Rantz: Elementary school promotes transgender ‘top surgery’ book to kids, forced to remove it
An elementary school in Puyallup promoted a transgender book featuring “top surgery” to its young students. Now, the school is on the defensive.
Staff at Zeiger Elementary set up a display for Pride Month outside of the school’s library. It included art representing different gender identities, including pansexual and polysexual. It also displayed several LGBTQ-themed books.
Most of the books were age-appropriate, such as “Heather Has Two Mommies.” But one book caught the attention of concerned parents and staff. After complaints, the school was forced to remove the book. Now, they promise to enact new policies to ensure this doesn’t happen again.
Book promoted ‘top surgery’
“Felix Ever After” was part of the original display.
The young adult novel tells the story of a 17-year-old Black, queer, and transgender teen who faces transphobia. The book’s cover shows the titular character in a tank top, showing off partial scars from so-called “top surgery.” This is a procedure that some transgender men undertake to remove their breast tissue. Many surgeons require a patient to be 18-years-old before the surgery, while some offer it with parental consent.
Some parents decried the book as inappropriate for elementary students. It doesn’t just include a subject matter that children may not be ready for, including vulgarity. The book’s publisher does not recommend the book for readers under 14.
“A large percentage of teachers and parents are against the gender confusion, sexualizing propaganda display at Zeiger Elementary and other schools, but they were all afraid to speak here. That is the Orwellian atmosphere Puyallup School District and this school board have cultivated,” local activist Dawn Land said to applause at a recent school board meeting. “I am here to speak out against this school district, daring to work against the cultures and morals of the diverse families in our schools. These children are not your children.”
A very specific complaint
Land acknowledges that not everything in the display was inappropriate.
But a book with prolific drugs, sex, and vulgarity — in addition to the “top scars”– was too much. She said it was “appalling that the Puyallup School District is actively advocating for this [to] our youngest and most vulnerable students.”
Land doesn’t have a child enrolled at Zeiger. Instead, she says she was enlisted to help those who felt uncomfortable speaking out themselves, including school staff.
She shared with me a letter purportedly from the concerned staff at Zeiger. In it, a group of anonymous staff calls out the principal for being overzealous and unilateral in his Pride displays. The Jason Rantz Show on KTTH has not yet been able to verify the letter independently.

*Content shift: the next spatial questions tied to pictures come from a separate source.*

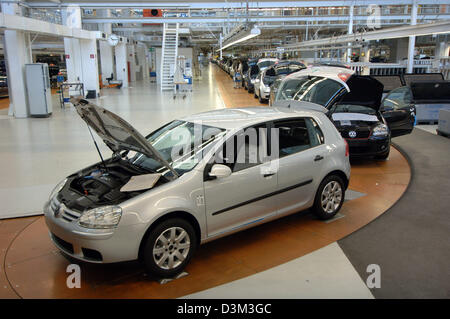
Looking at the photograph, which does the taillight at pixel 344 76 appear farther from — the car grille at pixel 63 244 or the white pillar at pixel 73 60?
the white pillar at pixel 73 60

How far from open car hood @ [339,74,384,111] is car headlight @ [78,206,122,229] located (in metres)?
→ 5.03

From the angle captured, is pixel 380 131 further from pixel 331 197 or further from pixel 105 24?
pixel 105 24

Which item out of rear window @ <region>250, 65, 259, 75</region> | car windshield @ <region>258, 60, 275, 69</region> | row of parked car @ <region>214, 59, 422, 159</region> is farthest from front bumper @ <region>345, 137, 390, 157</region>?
car windshield @ <region>258, 60, 275, 69</region>

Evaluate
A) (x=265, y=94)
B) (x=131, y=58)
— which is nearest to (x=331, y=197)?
(x=265, y=94)

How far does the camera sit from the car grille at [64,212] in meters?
3.26

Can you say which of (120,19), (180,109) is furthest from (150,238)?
(120,19)

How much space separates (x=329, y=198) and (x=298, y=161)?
785 millimetres

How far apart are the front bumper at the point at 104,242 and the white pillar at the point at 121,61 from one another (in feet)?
76.4

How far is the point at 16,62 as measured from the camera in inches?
510

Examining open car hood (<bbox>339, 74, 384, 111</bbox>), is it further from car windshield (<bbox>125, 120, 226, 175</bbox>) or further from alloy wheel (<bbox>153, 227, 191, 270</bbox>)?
alloy wheel (<bbox>153, 227, 191, 270</bbox>)

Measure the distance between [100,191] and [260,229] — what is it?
190 centimetres

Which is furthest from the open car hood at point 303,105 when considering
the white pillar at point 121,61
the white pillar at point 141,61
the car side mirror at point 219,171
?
the white pillar at point 141,61

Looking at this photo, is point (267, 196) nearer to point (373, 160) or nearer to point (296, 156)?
point (296, 156)
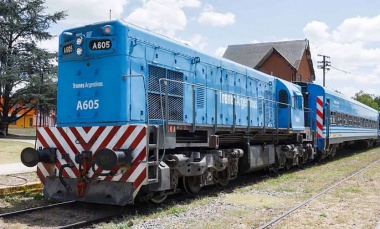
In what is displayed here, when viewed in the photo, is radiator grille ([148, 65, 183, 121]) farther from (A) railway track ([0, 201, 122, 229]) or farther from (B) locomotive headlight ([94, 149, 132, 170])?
(A) railway track ([0, 201, 122, 229])

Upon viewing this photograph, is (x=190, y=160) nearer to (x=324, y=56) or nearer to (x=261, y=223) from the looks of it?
(x=261, y=223)

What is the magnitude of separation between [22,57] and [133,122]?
96.2 ft

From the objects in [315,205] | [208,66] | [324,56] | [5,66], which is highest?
[324,56]

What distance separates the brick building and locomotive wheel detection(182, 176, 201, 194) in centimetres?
3594

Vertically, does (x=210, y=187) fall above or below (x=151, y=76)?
below

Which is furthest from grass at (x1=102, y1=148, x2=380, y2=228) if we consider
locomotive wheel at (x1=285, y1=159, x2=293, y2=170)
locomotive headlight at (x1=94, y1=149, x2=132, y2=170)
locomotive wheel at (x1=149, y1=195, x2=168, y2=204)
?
locomotive wheel at (x1=285, y1=159, x2=293, y2=170)

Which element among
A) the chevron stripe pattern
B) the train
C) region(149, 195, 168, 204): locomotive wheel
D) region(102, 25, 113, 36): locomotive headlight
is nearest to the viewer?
the chevron stripe pattern

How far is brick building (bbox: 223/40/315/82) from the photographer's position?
45750 mm

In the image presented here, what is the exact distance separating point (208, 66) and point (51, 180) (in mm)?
4598

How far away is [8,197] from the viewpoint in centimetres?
851

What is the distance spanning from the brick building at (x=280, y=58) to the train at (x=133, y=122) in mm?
35042

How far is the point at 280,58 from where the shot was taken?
45.9m

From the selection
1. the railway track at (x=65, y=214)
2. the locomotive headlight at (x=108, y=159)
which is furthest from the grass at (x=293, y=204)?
the locomotive headlight at (x=108, y=159)

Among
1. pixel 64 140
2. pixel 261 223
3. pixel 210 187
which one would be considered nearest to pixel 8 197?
pixel 64 140
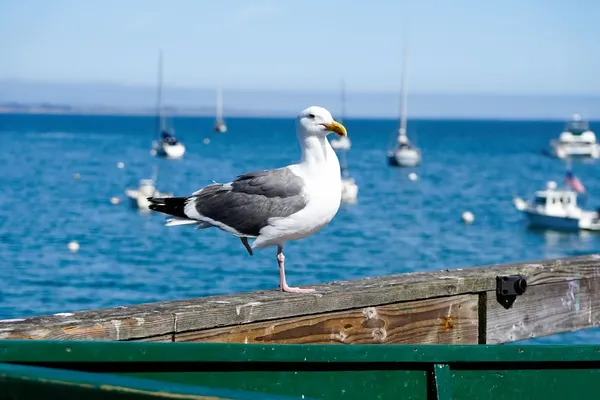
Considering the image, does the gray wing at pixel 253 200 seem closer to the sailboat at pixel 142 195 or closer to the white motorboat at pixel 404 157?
the sailboat at pixel 142 195

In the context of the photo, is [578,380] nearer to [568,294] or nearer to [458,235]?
[568,294]

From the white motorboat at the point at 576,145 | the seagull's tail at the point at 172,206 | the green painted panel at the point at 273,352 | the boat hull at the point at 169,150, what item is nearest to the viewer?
the green painted panel at the point at 273,352

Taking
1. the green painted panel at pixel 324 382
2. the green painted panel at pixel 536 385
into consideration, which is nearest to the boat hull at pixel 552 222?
the green painted panel at pixel 536 385

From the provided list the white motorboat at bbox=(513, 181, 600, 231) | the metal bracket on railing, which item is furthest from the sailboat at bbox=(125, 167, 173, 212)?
the metal bracket on railing

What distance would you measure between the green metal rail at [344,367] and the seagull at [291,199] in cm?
142

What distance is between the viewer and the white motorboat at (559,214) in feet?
145

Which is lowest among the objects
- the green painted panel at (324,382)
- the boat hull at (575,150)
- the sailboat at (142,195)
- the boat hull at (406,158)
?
the green painted panel at (324,382)

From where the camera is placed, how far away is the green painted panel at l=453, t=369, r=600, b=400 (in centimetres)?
411

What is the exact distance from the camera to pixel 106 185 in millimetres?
67688

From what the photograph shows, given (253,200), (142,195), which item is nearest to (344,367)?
(253,200)

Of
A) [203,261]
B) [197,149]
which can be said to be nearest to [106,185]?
[203,261]

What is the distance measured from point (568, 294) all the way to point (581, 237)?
1582 inches

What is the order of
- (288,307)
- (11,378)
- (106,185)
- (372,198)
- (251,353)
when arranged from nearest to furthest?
(11,378) < (251,353) < (288,307) < (372,198) < (106,185)

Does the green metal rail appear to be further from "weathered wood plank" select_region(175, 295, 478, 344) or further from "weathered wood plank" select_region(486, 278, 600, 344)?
"weathered wood plank" select_region(486, 278, 600, 344)
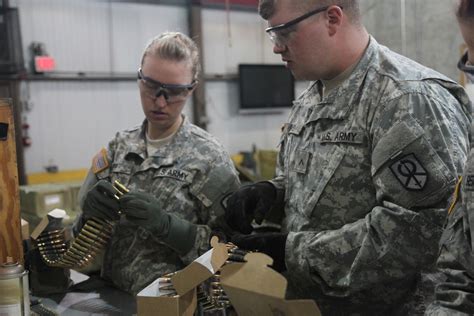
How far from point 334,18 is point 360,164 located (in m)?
0.40

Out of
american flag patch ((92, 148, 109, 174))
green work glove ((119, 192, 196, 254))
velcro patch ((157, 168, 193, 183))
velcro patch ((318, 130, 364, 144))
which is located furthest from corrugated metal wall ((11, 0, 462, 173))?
velcro patch ((318, 130, 364, 144))

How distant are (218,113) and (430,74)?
6313 mm

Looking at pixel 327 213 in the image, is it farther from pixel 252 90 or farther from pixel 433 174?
pixel 252 90

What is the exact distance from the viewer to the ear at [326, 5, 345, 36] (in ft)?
4.67

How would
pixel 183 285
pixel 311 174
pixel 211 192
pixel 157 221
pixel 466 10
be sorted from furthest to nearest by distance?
pixel 211 192, pixel 157 221, pixel 311 174, pixel 183 285, pixel 466 10

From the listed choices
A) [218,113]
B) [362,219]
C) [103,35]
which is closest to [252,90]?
[218,113]

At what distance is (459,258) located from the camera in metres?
1.10

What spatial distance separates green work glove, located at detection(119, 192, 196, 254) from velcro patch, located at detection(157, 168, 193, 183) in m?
0.14

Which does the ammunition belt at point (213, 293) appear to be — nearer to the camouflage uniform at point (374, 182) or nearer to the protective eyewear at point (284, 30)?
the camouflage uniform at point (374, 182)

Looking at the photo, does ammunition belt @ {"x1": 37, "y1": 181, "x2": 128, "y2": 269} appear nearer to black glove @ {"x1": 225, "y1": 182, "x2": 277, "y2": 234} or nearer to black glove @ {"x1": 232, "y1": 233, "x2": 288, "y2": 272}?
black glove @ {"x1": 225, "y1": 182, "x2": 277, "y2": 234}

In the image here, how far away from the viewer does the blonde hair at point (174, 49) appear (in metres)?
1.91

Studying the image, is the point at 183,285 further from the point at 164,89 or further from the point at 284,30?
the point at 164,89

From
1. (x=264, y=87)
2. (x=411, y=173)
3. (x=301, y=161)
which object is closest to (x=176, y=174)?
(x=301, y=161)

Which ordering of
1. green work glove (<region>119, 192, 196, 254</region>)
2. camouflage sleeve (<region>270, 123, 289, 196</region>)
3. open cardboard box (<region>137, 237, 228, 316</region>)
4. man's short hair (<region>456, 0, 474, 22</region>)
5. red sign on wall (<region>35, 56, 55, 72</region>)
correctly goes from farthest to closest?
red sign on wall (<region>35, 56, 55, 72</region>) < camouflage sleeve (<region>270, 123, 289, 196</region>) < green work glove (<region>119, 192, 196, 254</region>) < open cardboard box (<region>137, 237, 228, 316</region>) < man's short hair (<region>456, 0, 474, 22</region>)
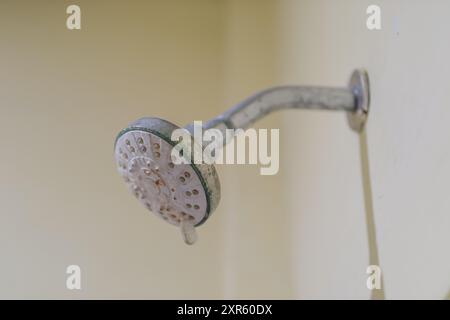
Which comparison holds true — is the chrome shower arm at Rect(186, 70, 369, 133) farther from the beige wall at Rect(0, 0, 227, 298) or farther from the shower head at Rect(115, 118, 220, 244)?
the beige wall at Rect(0, 0, 227, 298)

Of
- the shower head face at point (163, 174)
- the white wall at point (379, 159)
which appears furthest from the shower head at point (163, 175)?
the white wall at point (379, 159)

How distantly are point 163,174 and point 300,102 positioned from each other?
14 centimetres

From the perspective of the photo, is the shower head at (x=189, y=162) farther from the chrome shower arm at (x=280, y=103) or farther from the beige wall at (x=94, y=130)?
the beige wall at (x=94, y=130)

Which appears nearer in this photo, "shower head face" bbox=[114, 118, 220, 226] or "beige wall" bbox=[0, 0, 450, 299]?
"shower head face" bbox=[114, 118, 220, 226]

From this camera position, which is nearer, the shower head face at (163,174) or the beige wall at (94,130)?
the shower head face at (163,174)

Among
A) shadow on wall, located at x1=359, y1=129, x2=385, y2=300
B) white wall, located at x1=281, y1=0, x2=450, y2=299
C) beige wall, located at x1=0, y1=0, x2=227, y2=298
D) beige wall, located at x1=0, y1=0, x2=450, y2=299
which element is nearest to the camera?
white wall, located at x1=281, y1=0, x2=450, y2=299

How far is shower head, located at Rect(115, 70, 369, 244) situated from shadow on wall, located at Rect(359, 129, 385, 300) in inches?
1.0

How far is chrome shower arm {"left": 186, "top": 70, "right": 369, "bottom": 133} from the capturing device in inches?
18.5

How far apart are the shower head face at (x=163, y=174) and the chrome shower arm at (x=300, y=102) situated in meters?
0.03

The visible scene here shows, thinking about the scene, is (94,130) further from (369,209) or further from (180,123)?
(369,209)

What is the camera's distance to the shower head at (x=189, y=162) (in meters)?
0.42

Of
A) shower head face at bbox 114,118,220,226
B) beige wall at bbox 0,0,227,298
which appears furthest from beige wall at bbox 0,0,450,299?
shower head face at bbox 114,118,220,226

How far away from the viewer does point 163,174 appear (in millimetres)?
434
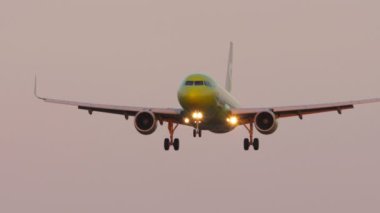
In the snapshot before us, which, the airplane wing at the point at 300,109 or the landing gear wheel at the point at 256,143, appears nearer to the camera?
the airplane wing at the point at 300,109

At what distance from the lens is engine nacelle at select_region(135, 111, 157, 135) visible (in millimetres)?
65688

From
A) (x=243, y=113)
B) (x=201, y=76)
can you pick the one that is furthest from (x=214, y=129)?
(x=201, y=76)

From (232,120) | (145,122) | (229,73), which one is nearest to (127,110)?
(145,122)

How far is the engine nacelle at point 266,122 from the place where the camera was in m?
66.1

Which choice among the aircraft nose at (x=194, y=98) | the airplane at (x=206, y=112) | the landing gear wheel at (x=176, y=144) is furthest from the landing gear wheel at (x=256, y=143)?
the aircraft nose at (x=194, y=98)

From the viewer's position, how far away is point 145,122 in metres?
65.9

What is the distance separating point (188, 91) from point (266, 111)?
7394 mm

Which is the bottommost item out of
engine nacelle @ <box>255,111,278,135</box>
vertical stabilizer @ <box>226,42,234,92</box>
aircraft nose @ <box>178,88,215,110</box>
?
engine nacelle @ <box>255,111,278,135</box>

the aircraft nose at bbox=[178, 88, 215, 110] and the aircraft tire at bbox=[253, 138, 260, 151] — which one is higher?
the aircraft nose at bbox=[178, 88, 215, 110]

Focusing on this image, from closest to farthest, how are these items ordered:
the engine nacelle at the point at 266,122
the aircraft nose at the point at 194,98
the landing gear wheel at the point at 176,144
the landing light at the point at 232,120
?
the aircraft nose at the point at 194,98, the engine nacelle at the point at 266,122, the landing light at the point at 232,120, the landing gear wheel at the point at 176,144

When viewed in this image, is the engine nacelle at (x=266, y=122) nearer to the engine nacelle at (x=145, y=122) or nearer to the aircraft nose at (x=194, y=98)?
the aircraft nose at (x=194, y=98)

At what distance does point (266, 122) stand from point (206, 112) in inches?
216

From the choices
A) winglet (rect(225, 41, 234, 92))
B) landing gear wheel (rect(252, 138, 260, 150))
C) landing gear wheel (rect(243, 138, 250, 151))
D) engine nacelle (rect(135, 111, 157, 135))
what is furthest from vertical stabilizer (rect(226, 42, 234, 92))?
engine nacelle (rect(135, 111, 157, 135))

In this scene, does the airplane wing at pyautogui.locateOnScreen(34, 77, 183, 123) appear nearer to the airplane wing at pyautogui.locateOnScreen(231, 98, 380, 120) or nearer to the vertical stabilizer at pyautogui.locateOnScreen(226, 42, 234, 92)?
the airplane wing at pyautogui.locateOnScreen(231, 98, 380, 120)
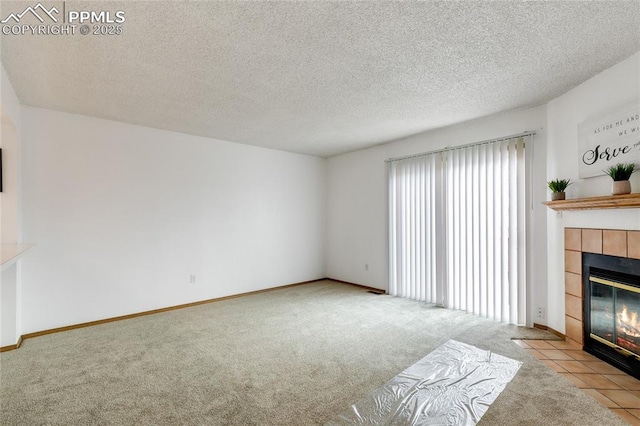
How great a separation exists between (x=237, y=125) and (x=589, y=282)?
4509mm

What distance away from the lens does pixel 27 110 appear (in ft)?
11.4

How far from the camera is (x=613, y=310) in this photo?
269 centimetres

District pulled the inappropriate book
The district apparently agreed with Land that the book was inappropriate.
“This book was inadvertently included in the Zeiger library display case in a hasten attempt to raise awareness and celebrate the LGBTQ community with staff and students,” district communications director Sarah Gillispie emailed the Jason Rantz Show on KTTH. “Our responsibility to promote age-appropriate learning materials was overshadowed in that attempt.”
Gillispie confirms the school removed the book after the display attracted complaints when a photo of the display was posted to social media. Parents soon shared the post in and out of the district. When the district became aware of the book’s content, it was removed from the display.
Gillispie also promises that there will be a more effective vetting process in place moving forward.
“This book is not available in any of our elementary libraries, and a stricter process has been put in place to vet the methods in which we celebrate authors and stories for Zeiger students,” she said.
I certainly understand why a principal would put up a display for Pride month. The concept of a display is not controversial. The execution? It can be and it was here. The principal’s lack of judgment is troublesome.
It is too early for 5 to 11-year-olds to be introduced to the concept of top surgery. And school principals, well-intentioned or not, should leave the transgender subject to parents. If parents wish to discuss the subject with their elementary-age children, they can agree on their terms.
Further, this whole incident seems exploitative.
There is a desire to teach kids that gender is fluid — a position based on ideology, not science. This isn’t purely about trans issues but gender identity in general. The principal pushed this on a captive audience of children who may start believing the principal’s positions rather than rely on their own research once they’re old enough to understand it.
Do I think a book display will push a child into surgery they’re too young for? No. But it could play a small part in pushing a kid into a life-altering decision at some point down the line.
We’ve seen more kids, particularly young girls, suddenly identifying as transgender. Abigail Schrier offers an excellent journalistic analysis of what’s behind this.
At the very least, this should have provided the principal a reason to pause before pursuing this topic with children.